Agents need to know what a tool does to the world before calling it. Descriptions should go beyond structured annotations to explain consequences.

Conciseness4/5

Is the description appropriately sized, front-loaded, and free of redundancy?

The description is well-structured with separate Args and Returns sections, plus an example. However, it is slightly verbose with some redundancy (e.g., 'Returns context to the LLM' and 'returns the top-ranked content as markdown text' are similar). Overall, it efficiently conveys necessary information, but minor trimming could improve conciseness.

Shorter descriptions cost fewer tokens and are easier for agents to parse. Every sentence should earn its place.

Completeness4/5

Given the tool's complexity, does the description cover enough for an agent to succeed on first attempt?
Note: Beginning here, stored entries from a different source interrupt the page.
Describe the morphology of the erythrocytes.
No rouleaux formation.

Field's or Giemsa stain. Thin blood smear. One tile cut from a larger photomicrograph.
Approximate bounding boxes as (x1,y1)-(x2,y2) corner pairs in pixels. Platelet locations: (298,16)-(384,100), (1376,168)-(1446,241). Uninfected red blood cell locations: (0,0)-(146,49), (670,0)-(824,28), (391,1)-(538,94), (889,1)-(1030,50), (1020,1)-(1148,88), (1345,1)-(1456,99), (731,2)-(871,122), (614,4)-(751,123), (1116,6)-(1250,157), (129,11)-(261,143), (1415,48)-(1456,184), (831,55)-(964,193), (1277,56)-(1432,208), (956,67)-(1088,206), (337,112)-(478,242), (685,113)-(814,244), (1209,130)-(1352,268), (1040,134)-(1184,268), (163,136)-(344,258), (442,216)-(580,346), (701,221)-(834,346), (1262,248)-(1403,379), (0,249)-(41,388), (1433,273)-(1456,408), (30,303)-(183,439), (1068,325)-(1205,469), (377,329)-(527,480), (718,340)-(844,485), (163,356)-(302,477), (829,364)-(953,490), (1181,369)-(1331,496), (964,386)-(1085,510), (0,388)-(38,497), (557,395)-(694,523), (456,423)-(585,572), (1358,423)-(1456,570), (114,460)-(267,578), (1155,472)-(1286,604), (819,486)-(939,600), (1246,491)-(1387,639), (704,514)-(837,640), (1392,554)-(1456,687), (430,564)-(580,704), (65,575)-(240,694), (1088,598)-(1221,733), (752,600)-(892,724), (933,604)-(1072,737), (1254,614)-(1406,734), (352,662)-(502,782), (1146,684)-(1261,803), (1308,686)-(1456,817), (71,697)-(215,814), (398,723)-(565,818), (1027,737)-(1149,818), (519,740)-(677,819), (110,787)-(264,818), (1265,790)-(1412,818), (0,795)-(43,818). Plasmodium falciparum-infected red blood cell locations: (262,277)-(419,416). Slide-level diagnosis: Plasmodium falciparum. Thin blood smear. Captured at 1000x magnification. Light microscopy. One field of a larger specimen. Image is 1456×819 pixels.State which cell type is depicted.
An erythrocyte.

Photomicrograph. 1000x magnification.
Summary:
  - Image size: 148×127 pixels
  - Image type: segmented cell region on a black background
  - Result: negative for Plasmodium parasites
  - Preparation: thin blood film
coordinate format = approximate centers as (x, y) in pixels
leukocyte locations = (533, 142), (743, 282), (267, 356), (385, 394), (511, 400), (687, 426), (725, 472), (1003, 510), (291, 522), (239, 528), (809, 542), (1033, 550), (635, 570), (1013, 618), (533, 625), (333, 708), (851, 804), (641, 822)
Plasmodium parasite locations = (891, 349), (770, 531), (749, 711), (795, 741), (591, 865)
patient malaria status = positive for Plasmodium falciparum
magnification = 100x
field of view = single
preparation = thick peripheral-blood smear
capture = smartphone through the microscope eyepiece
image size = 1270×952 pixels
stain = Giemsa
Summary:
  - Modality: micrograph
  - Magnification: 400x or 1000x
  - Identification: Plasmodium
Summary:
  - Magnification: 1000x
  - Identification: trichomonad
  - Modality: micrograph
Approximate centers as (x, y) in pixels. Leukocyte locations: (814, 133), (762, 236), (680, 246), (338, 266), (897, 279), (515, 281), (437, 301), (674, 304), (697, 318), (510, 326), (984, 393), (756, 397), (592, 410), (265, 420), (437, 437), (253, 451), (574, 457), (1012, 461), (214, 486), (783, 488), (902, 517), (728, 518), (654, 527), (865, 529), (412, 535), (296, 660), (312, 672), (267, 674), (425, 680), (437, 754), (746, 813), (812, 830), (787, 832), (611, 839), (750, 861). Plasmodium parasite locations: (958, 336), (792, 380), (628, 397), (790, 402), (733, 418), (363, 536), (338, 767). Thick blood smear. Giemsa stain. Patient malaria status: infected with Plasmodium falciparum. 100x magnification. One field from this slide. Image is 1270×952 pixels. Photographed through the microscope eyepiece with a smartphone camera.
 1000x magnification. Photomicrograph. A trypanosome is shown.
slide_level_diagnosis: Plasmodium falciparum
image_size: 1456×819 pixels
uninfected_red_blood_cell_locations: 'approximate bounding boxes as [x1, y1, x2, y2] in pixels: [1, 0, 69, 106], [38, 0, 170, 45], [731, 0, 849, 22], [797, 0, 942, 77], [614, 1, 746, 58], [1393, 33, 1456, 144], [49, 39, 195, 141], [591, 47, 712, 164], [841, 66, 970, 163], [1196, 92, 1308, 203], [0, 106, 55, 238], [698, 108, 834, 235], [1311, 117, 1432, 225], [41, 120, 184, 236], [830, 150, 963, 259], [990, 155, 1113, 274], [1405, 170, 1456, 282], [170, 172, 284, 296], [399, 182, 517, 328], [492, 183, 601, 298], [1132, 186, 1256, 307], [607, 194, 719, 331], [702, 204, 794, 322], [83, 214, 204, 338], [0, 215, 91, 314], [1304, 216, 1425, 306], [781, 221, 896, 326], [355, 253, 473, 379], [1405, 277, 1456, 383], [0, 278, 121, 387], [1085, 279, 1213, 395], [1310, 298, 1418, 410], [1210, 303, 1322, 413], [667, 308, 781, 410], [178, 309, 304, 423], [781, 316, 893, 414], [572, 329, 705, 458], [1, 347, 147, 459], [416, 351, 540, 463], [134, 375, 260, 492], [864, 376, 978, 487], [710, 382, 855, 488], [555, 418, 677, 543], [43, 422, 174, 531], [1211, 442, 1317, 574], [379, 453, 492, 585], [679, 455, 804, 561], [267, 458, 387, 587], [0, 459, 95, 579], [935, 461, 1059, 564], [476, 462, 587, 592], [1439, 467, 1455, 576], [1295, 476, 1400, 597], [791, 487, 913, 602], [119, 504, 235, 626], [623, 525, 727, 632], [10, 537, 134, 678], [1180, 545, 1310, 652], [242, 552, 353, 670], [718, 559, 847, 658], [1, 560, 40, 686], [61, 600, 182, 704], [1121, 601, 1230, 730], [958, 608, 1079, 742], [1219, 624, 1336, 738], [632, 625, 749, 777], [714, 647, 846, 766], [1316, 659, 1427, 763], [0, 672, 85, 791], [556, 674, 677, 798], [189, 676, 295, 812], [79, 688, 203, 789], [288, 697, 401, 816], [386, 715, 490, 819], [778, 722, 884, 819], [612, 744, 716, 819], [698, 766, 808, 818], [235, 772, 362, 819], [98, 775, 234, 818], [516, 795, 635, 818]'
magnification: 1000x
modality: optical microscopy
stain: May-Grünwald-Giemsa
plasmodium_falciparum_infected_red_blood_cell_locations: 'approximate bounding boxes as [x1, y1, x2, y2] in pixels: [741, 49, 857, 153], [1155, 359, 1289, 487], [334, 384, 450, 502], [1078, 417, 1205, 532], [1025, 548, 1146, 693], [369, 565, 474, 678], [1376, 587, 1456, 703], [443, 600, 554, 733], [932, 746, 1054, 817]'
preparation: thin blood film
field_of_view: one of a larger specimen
Given the tool's complexity (web search + RAG scoring), the description covers purpose, parameters, workflow, and return format. Missing details such as error handling, rate limits, or explicit guidance on when to prefer this over deep_research tools. Still, the information is sufficient for effective agent use.

Complex tools with many parameters or behaviors need more documentation. Simple tools need less. This dimension scales expectations accordingly.

Parameters5/5

Does the description clarify parameter syntax, constraints, interactions, or defaults beyond what the schema provides?

The input schema has 0% description coverage, so the tool description provides all parameter meaning. The Args section explains each parameter: query (natural language), num_results (coverage vs speed trade-off), top_k (final top-ranked count), include_urls (citation inclusion). This fully compensates for the schema's lack of descriptions.

Input schemas describe structure but not intent. Descriptions should explain non-obvious parameter relationships and valid value ranges.

Purpose5/5

Does the description clearly state what the tool does and how it differs from similar tools?

The description clearly states the tool searches the web using DuckDuckGo and applies RAG-like similarity scoring to return the most relevant results. The verb 'Search' combined with the specific resource (web via DuckDuckGo) and the unique scoring mechanism distinguishes it from siblings like rag_search_google or deep_research.

Agents choose between tools based on descriptions. A clear purpose with a specific verb and resource helps agents select the right tool.

Usage Guidelines4/5

Does the description explain when to use this tool, when not to, or what alternatives exist?

The description directly states the tool's use case but does not explicitly contrast it with sibling tools like deep_research or rag_search_google. The user must infer from the name which tool to use. The lack of explicit when-to-use or when-not-to-use guidance prevents a perfect score.

Agents often have multiple tools that could apply. Explicit usage guidance like "use X instead of Y when Z" prevents misuse.